Ella espera el tiempo necesario. Como si de una pluma se tratase, va arrimando el cuerpo a la orilla del colchón. Desliza una pierna, hasta tocar el piso. Desliza la otra para impulsarse delicadamente. Aguanta la respiración. Escucha los torpes ronquidos de su marido, así que aprovecha el estruendo para levantar la mesita de noche y sacar el sobre con cuidado. Sale de la habitación en puntillas.
Se dirige a la cocina, cierra la puerta y se esconde en un rincón. Respira hondo y llama. La familiar voz le responde con una pregunta: ‘’¿Pasa algo?’’. ‘’No, solo quería hablar unos minutos contigo’’ le explica. ‘’¿A estas horas? ¿Qué haces despierta?’’. La chica demora en responder. ‘’Necesito decirte algo…importante’’ dice finalmente. ‘’Bueno, dímelo’’ dice el chico con curiosidad. ‘’Me gané un premio. Una estadía de un día en un hotel de estos boutique…’’ y hace una pausa eterna antes de proseguir. ‘’Quiero que vengas conmigo. Es solo un día. No pasará nada, lo sabes’’ y se pone de cuclillas,  como si hubiera lanzado una bomba y esperara el estallido.

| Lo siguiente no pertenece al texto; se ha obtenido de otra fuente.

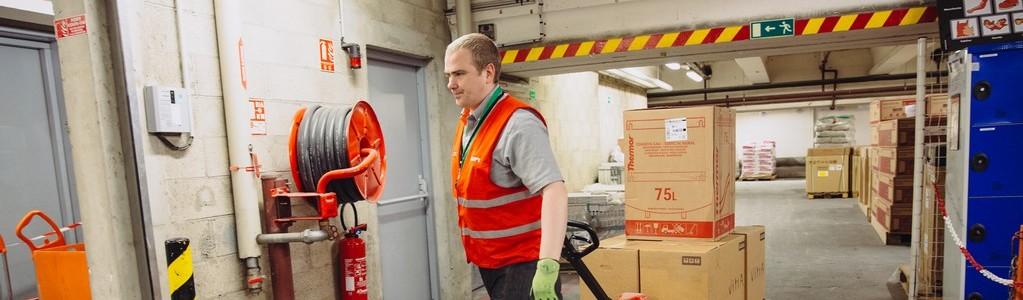 le-métier-de-magasinier-en-plateforme-logistique-chez-saint-gobain-distribution-batiment-france-1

Del otro lado de la línea, el muchacho carraspea. ‘’Y si no va a pasar nada, ¿por qué me invitas a mí?’’. ‘’Porque me gusta tu compañía, eso también lo sabes. Vamos, lo pasaremos bien juntos’’, insiste.‘’ ‘’La verdad no lo sé. Mis días vienen complicados. Hablamos más tarde, ¿quieres? Cuando ambos podamos pensar con claridad’’ responde el muchacho. ‘’Está bien’’ responde y da por terminada la llamada.

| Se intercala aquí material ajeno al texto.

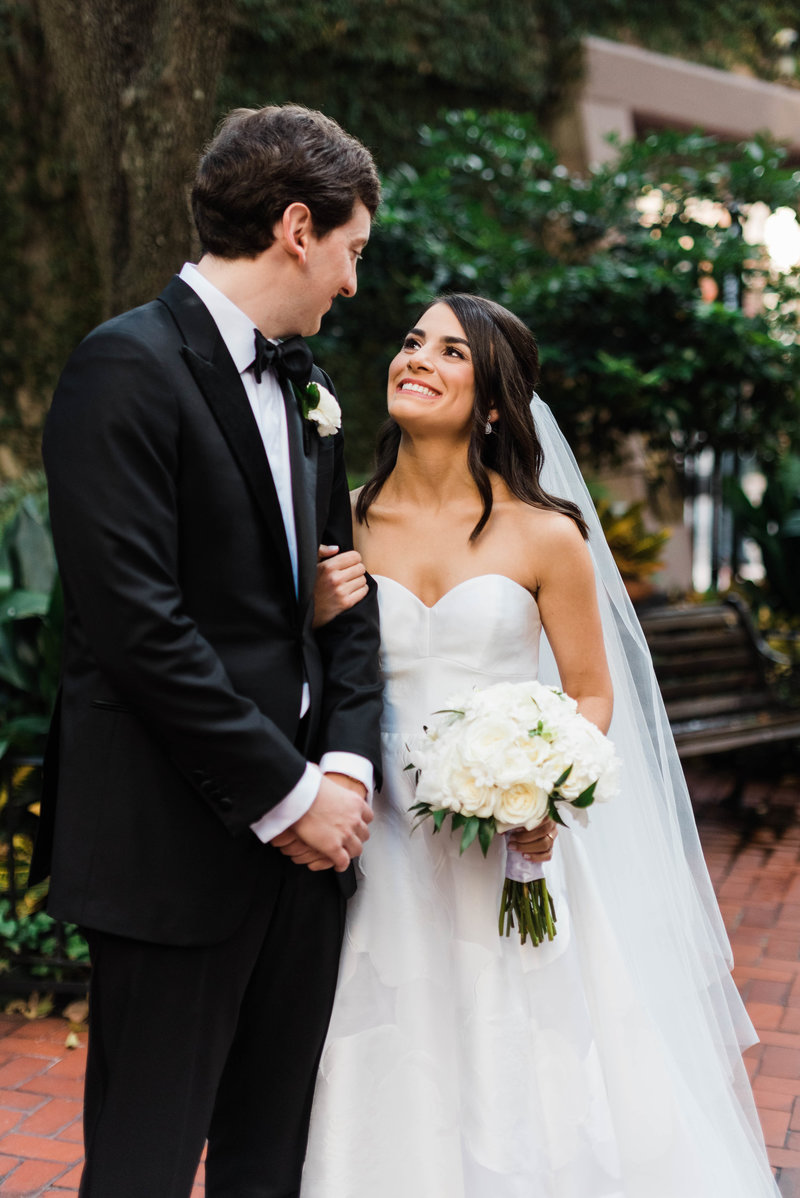 Anna + Aaron-New-Orleans-Museum-of-Art-Wedding_Gabby Chapin Photography_00201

Siente el rechazo como mil agujitas que se van clavando lentamente en todo su cuerpo. Solo que esta vez no se dará por vencida e insistirá, no sabe cómo, pero lo hará. A fin de cuentas, solo tiene una oportunidad.
Durante cinco exactos días, lo llama, le manda mensajes. Sabe que no está bien lo que está haciendo, pero el tiempo no está de su lado y tiene que quebrar todas las resistencias del muchacho. Es con él que sí o sí irá a disfrutar del premio.
La tarde del jueves decide esperarlo a la salida del trabajo. Él la ve y esboza lo más parecido a una sonrisa: ‘’No te cansas’’, le dice. Ella asiente con la cabeza. Lo toma del brazo tiernamente y lo va llevando, despacio hasta la parada del autobús. ‘’Es el viernes 15. No hay por qué pensarlo tanto. Siempre quisimos hacer algo así juntos’’ le explica la chica, en voz baja. ‘’¿Quisimos?’’ pregunta el chico, al tiempo que se detiene y la mira con el asombro de quien descubre un plan del que nunca fue parte. Ella responde con la mirada más llena de certezas de toda su vida.
Terminan el trayecto en silencio. Él chico la abraza antes de subirse en el bus. ‘’Está bien. Tú ganas’’. Los ojos de la chica brillan, al tiempo que suspira. ‘’¡Tendremos 24 horas llenas de maravillas!’’. Los dos ríen. Ella lo ve alejarse y sonríe con la placidez propia de quien está satisfecho con la vida, a pesar de todo.